*ASSIGNED TASK*: Pictures are to be skipped. Retype exactly the lines from the top of the material through the one with "Guitar Lessons Blog: Major", and only those.

──────────────────────────────

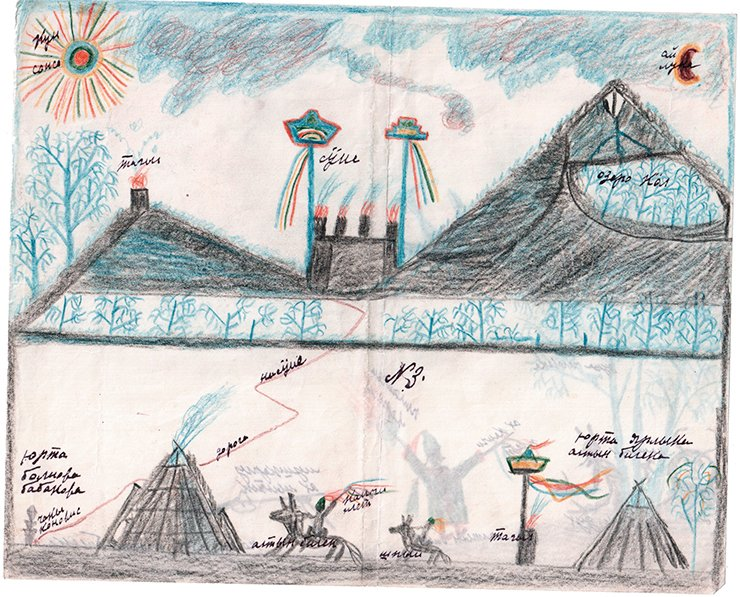 Drawings by Kondrat Tanashev. Archives of the RAS Museum of Anthropology and Ethnography (St Petersburg)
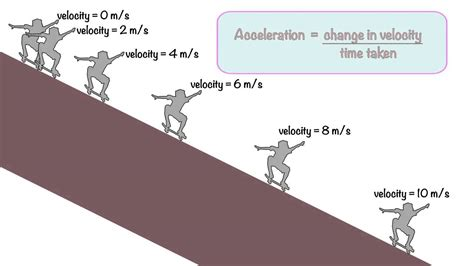 Acceleration explained - YouTube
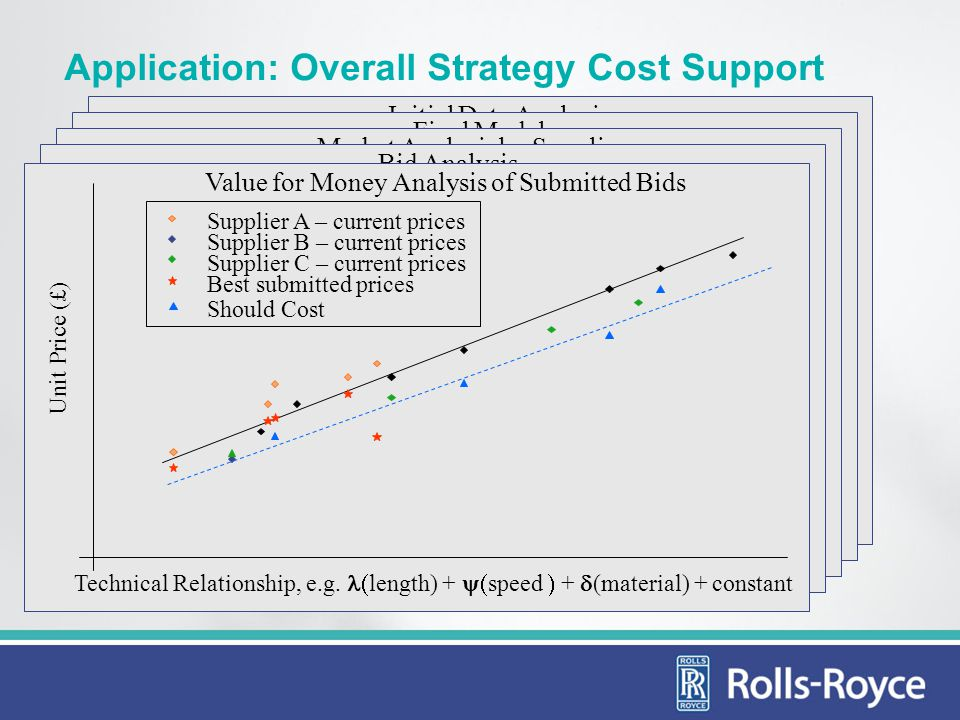 evolution of parametric analysis within rolls-royce purchasing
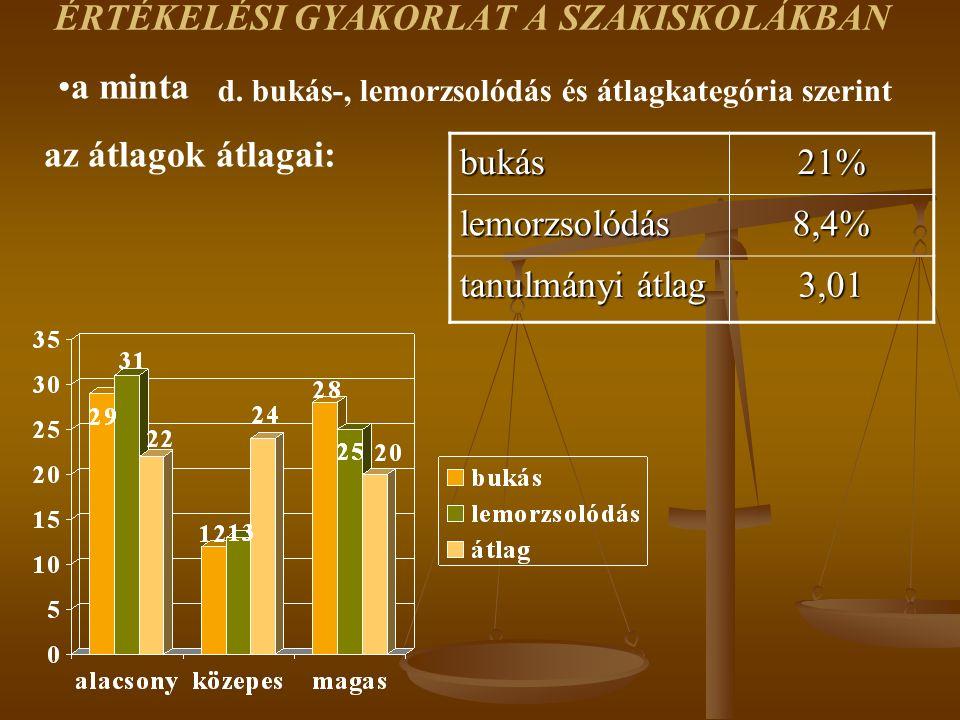 bukás21% lemorzsolódás8,4% tanulmányi átlag 3,01 az átlagok átlagai: a minta d.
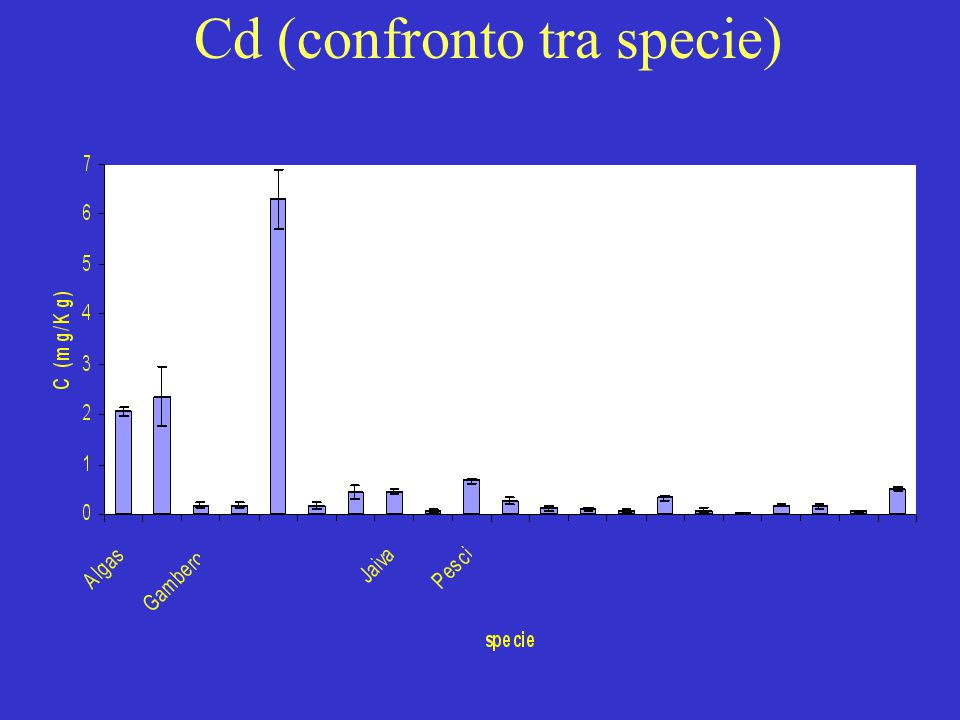 Cd (confronto tra specie)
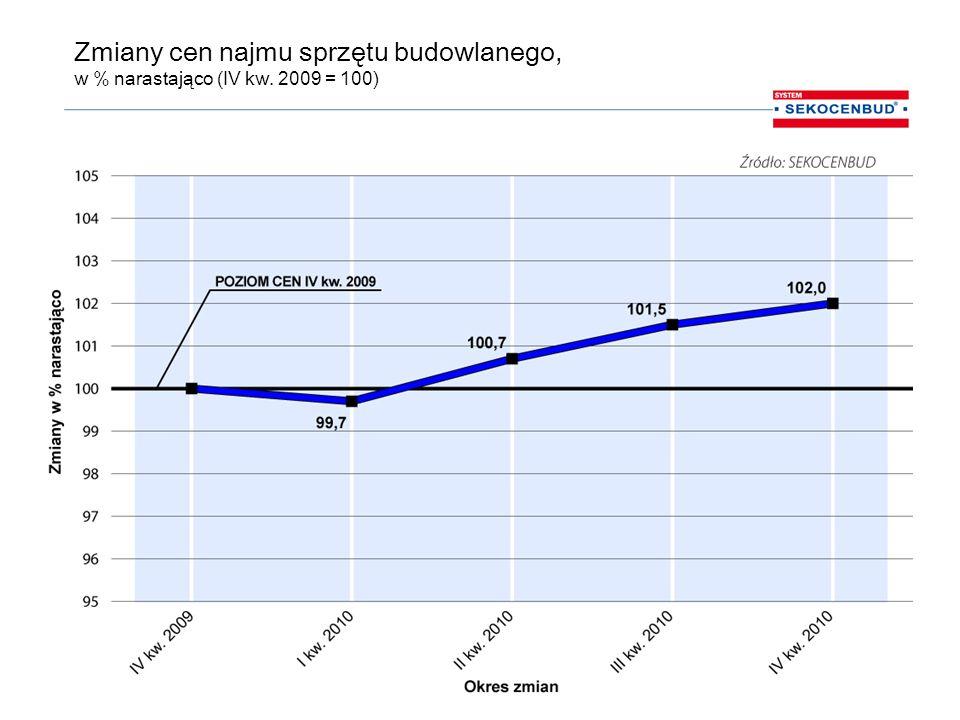 Zmiany cen najmu sprzętu budowlanego, w % narastająco (IV kw. 2009 = 100)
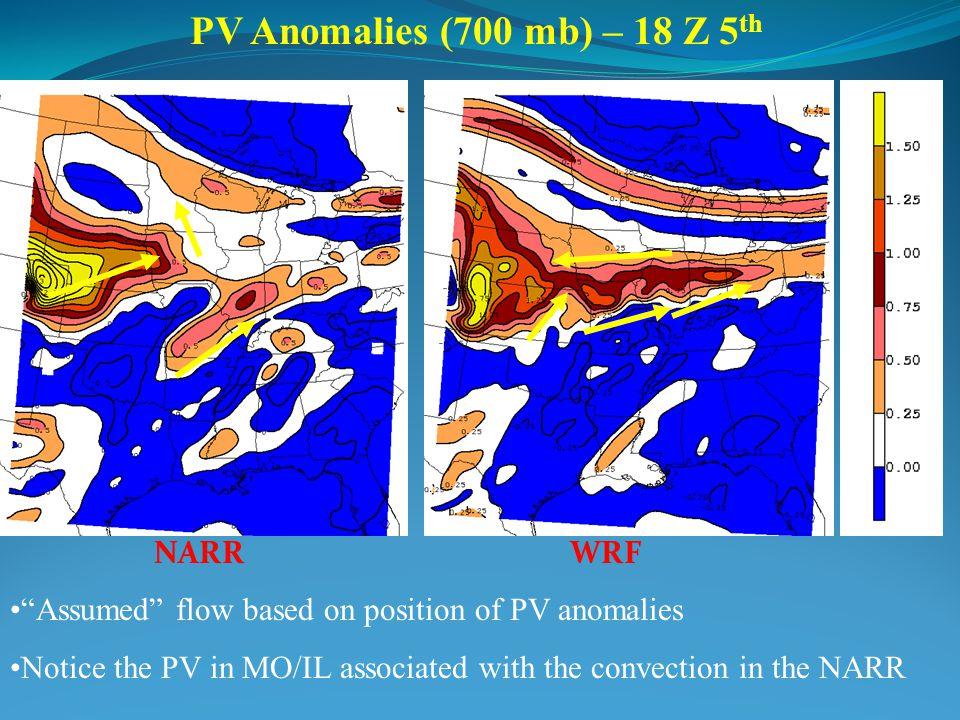 PV Anomalies (700 mb) – 18 Z 5th NARR WRF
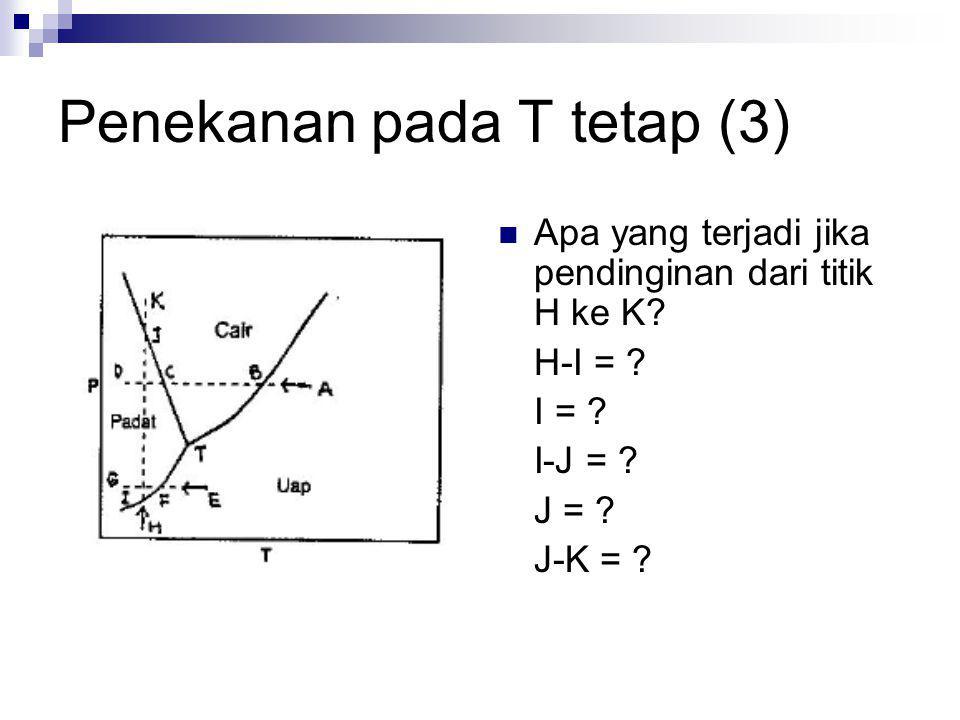 Penekanan pada T tetap (3)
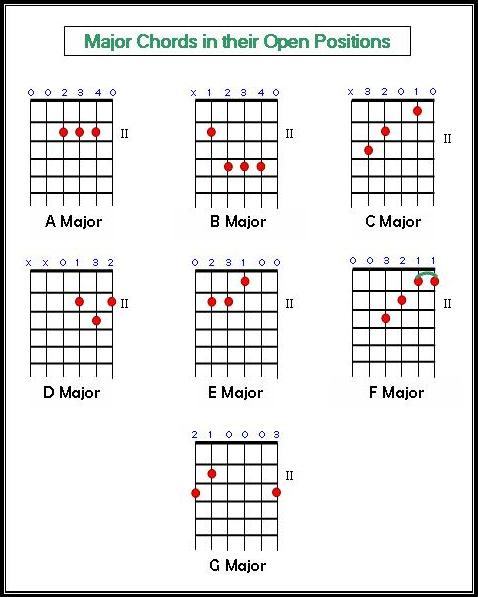 Guitar Lessons Blog: Major Chords and Strumming Patterns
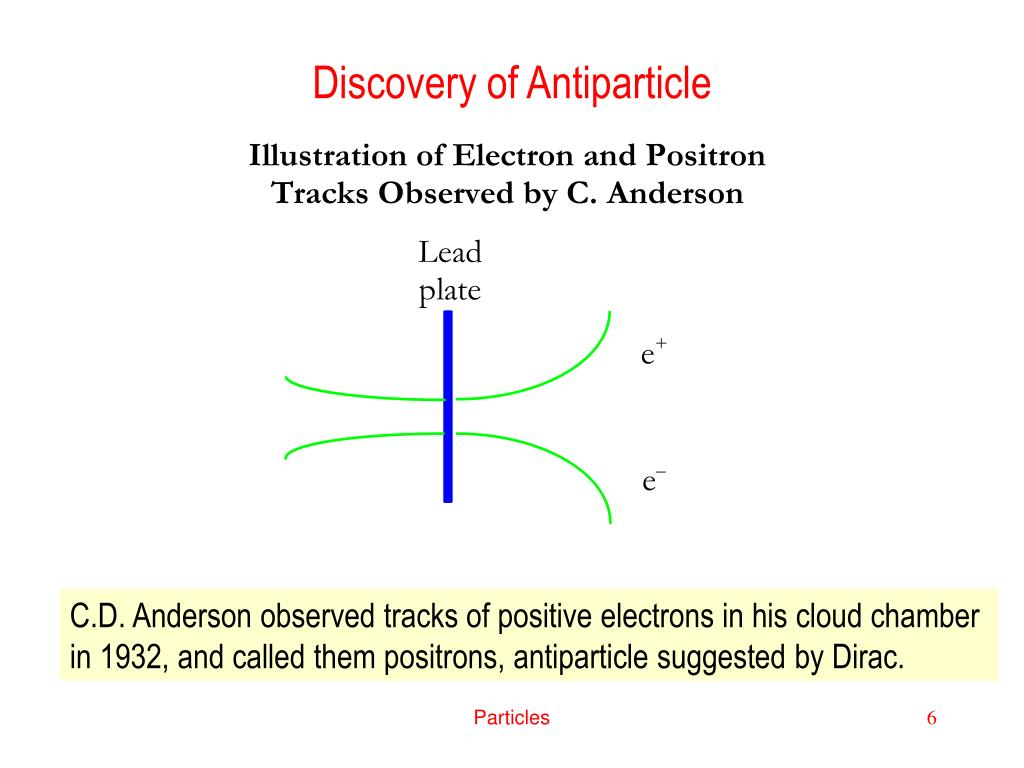 Discovery of Antiparticle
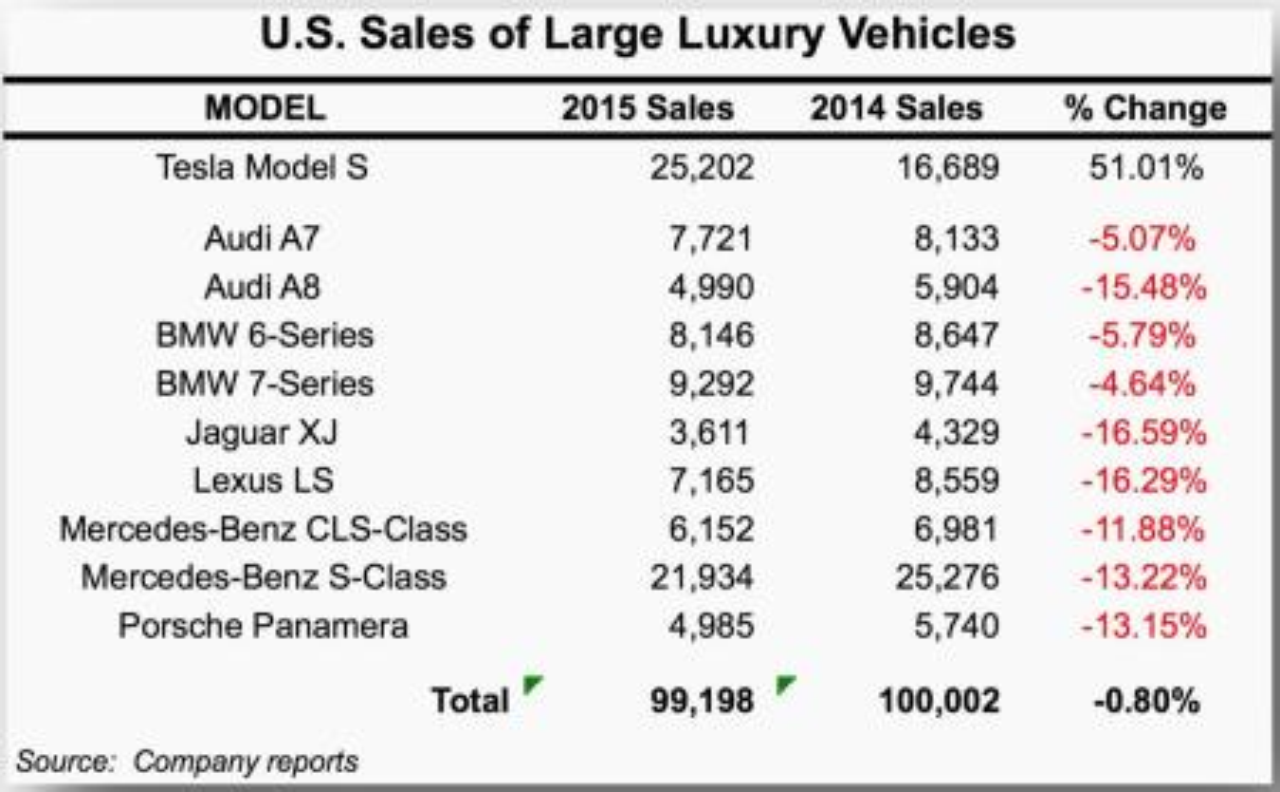 us sales of vehicles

──────────────────────────────

*RESPONSE FOR THIS EXERCISE*:
 Drawings by Kondrat Tanashev. Archives of the RAS Museum of Anthropology and Ethnography (St Petersburg)
 Acceleration explained - YouTube
 evolution of parametric analysis within rolls-royce purchasing
 bukás21% lemorzsolódás8,4% tanulmányi átlag 3,01 az átlagok átlagai: a minta d.
 Cd (confronto tra specie)
 Zmiany cen najmu sprzętu budowlanego, w % narastająco (IV kw. 2009 = 100)
 PV Anomalies (700 mb) – 18 Z 5th NARR WRF
 Penekanan pada T tetap (3)
 Guitar Lessons Blog: Major Chords and Strumming Patterns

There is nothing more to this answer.